▶ _Stated exercise_
Which rows below contain the word "pole" with matching case? Copy each of those rows in full.

▶ _Items from a data source_
········

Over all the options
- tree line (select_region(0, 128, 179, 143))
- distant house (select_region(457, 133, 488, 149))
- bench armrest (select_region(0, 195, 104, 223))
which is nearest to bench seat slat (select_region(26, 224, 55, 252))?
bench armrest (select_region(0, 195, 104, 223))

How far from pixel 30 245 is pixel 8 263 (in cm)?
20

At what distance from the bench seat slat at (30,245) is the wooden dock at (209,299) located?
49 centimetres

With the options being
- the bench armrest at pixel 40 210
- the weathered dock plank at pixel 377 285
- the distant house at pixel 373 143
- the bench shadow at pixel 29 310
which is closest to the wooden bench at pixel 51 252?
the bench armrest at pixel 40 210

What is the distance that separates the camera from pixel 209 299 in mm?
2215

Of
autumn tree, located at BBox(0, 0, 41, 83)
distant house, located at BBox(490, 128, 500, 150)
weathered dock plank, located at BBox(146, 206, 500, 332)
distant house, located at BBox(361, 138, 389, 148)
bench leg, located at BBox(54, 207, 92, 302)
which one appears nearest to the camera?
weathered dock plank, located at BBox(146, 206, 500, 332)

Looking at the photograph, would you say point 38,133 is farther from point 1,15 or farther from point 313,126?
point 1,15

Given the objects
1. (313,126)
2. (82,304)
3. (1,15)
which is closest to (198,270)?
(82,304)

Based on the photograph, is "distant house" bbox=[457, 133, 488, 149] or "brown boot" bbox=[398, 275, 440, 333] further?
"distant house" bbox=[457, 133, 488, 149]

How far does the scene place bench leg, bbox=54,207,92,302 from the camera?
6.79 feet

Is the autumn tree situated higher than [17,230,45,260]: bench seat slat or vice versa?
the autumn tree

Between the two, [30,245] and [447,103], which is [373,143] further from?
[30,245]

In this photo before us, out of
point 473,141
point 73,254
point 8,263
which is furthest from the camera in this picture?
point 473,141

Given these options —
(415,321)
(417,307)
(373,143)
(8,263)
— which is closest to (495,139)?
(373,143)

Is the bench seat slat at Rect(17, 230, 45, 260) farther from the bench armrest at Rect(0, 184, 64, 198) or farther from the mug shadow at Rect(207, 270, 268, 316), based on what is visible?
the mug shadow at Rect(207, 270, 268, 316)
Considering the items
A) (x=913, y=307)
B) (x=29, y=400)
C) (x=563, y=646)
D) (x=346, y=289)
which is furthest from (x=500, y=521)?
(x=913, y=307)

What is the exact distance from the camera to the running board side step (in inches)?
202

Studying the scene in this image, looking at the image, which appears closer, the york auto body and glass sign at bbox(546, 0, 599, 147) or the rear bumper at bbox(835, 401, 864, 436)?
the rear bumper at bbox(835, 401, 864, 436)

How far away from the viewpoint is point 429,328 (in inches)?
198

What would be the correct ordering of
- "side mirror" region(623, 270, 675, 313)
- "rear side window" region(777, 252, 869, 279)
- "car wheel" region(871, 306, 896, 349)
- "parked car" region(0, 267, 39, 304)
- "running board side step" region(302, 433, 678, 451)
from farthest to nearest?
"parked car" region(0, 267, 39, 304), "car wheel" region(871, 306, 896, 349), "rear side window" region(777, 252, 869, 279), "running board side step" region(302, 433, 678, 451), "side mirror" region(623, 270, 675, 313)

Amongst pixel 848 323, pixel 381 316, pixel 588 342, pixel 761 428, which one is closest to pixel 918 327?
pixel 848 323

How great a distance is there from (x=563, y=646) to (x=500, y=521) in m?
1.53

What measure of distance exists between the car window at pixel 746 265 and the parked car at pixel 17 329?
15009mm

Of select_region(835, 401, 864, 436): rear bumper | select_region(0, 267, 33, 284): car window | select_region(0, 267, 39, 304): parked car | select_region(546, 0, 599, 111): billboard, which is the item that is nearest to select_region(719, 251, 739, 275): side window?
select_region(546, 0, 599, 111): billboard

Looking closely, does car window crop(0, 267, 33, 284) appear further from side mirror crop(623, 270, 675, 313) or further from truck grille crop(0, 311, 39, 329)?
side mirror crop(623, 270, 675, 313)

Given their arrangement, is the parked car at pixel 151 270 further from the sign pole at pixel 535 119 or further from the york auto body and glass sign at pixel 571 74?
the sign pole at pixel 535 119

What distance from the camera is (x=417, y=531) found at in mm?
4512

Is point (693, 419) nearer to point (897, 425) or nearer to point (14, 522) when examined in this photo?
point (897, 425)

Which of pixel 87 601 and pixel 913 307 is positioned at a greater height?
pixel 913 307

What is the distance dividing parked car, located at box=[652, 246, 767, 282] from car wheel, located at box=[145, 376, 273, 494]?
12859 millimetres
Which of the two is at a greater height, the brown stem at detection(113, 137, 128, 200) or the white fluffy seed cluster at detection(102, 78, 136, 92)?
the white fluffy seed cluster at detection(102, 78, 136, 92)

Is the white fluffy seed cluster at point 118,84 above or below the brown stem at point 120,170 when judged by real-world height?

········

▶ _Answer for this exercise_
Given their arrangement, is the parked car at pixel 151 270 further from the sign pole at pixel 535 119 or further from the york auto body and glass sign at pixel 571 74?
the sign pole at pixel 535 119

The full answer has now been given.